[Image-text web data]
==============================

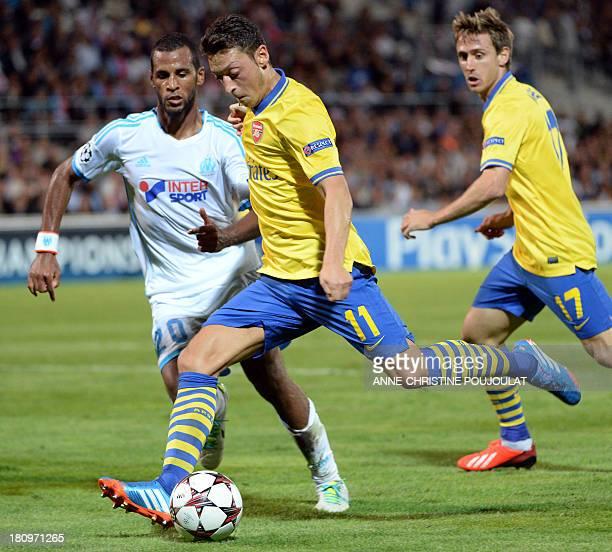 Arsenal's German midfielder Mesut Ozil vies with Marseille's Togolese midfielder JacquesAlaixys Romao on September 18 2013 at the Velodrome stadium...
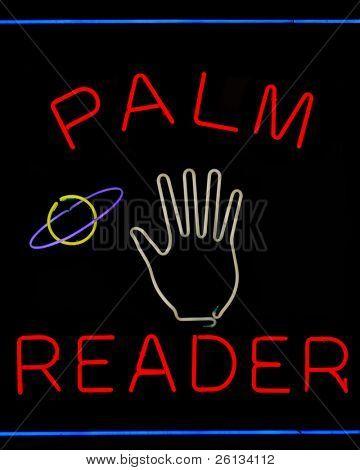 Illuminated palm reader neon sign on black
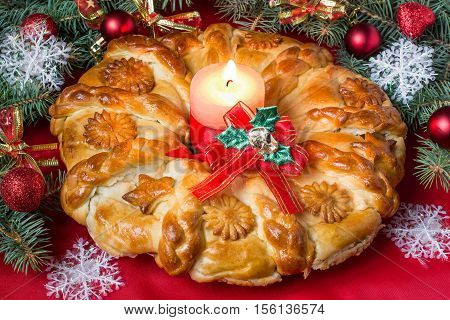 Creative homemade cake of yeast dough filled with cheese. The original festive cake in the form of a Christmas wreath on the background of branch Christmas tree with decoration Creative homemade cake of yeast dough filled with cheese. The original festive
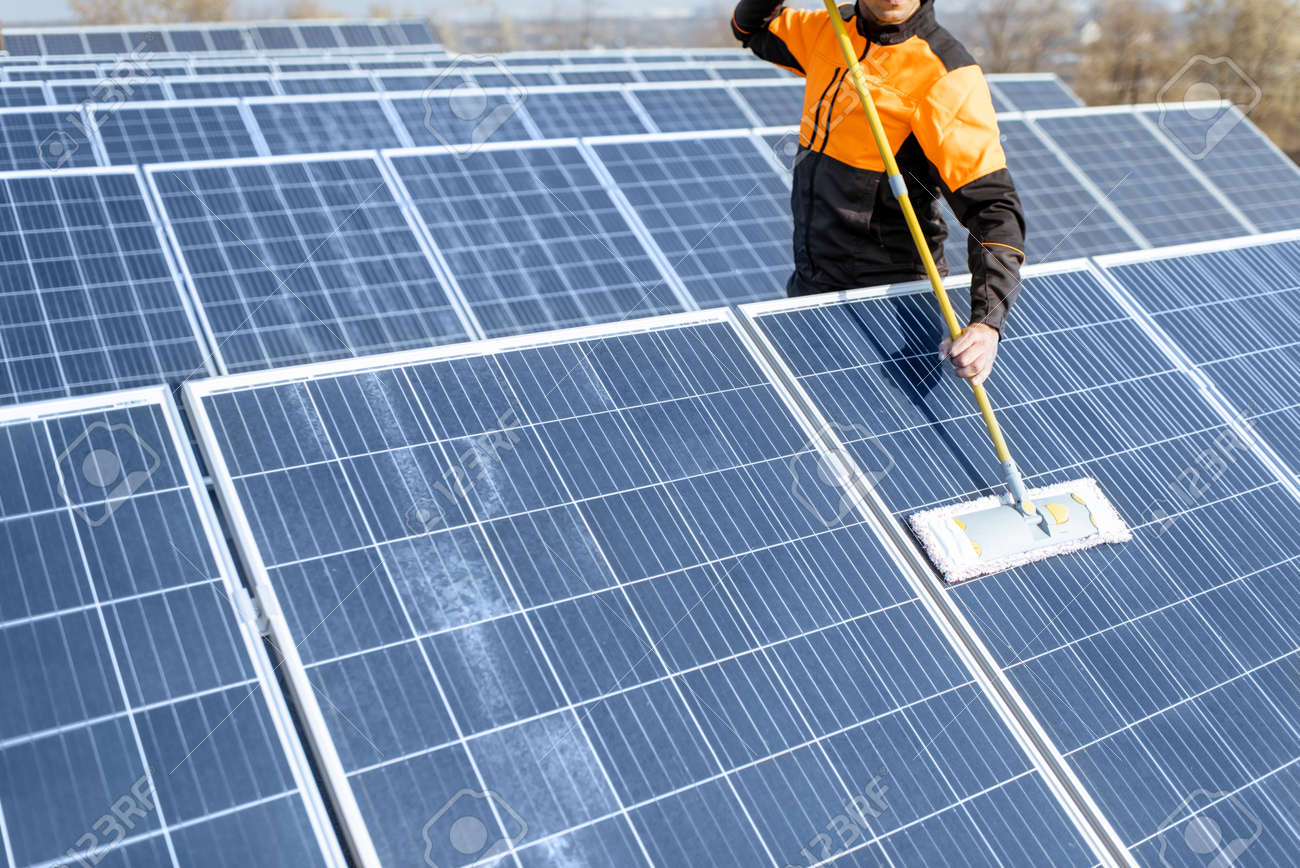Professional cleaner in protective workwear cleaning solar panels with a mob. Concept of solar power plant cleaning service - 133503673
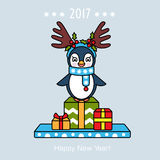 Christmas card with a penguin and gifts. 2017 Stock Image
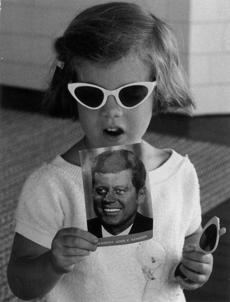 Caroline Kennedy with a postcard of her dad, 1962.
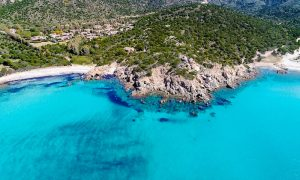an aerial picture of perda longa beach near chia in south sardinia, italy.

==============================

Task directions :: The required answer is every line from the one containing "original festive cake" through the last line of the entries, restated word for word and with no pictures.

Output of the exercise ::
 Creative homemade cake of yeast dough filled with cheese. The original festive cake in the form of a Christmas wreath on the background of branch Christmas tree with decoration Creative homemade cake of yeast dough filled with cheese. The original festive
Professional cleaner in protective workwear cleaning solar panels with a mob. Concept of solar power plant cleaning service - 133503673
 Christmas card with a penguin and gifts. 2017 Stock Image
 Caroline Kennedy with a postcard of her dad, 1962.
an aerial picture of perda longa beach near chia in south sardinia, italy.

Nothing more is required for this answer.